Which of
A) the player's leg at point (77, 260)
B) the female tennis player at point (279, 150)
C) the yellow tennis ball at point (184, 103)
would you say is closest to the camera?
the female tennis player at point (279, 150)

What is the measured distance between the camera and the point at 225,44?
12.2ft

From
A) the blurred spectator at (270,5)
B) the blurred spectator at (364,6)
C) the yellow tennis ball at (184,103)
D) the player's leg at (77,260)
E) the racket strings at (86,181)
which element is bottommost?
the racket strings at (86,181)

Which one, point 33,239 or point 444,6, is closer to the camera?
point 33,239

==

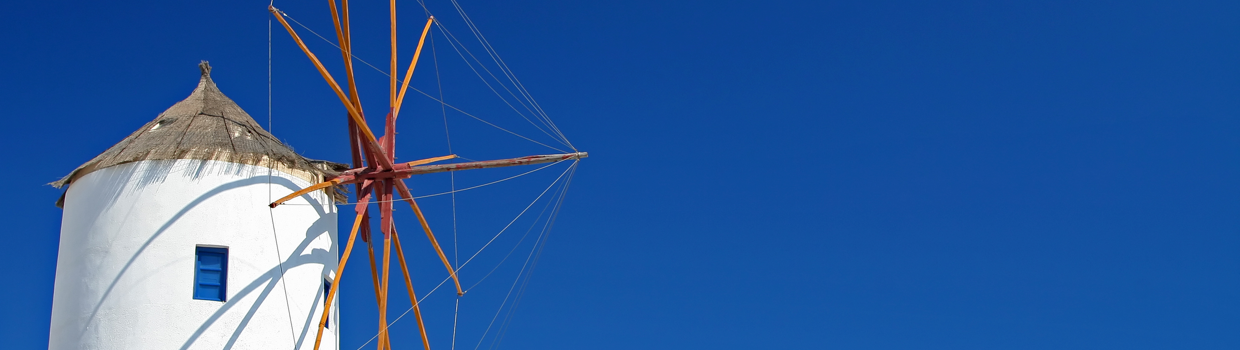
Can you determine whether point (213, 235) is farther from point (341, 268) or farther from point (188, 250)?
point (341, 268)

...

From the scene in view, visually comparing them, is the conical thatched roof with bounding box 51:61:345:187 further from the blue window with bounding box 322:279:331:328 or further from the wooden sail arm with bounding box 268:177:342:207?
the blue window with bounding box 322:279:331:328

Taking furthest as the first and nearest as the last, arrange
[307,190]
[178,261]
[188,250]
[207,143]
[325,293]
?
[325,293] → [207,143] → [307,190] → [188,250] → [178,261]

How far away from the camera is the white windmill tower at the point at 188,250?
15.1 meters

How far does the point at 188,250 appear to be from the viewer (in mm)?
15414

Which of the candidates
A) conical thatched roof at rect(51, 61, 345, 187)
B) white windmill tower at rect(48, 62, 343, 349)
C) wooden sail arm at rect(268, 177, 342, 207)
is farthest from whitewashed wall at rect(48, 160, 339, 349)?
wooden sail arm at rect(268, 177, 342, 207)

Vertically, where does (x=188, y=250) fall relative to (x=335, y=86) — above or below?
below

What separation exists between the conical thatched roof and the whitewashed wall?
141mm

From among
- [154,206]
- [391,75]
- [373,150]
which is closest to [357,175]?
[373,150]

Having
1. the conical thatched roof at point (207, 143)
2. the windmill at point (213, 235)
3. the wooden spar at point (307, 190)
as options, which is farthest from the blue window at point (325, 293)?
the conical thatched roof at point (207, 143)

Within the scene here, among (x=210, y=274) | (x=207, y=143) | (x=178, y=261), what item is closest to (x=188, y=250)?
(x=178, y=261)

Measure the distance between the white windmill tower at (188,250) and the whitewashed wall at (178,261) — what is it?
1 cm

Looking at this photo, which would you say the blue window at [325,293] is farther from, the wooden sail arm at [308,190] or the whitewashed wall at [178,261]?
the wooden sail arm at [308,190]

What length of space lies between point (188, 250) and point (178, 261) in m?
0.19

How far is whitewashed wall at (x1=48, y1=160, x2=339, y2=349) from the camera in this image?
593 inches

▶ **Instruction**:
List each line of the records that contains the string "among", reproducing every such line in full.

▶ **Result of this task**:
From among
Within the scene here, among (x=210, y=274) | (x=207, y=143) | (x=178, y=261), what item is closest to (x=188, y=250)?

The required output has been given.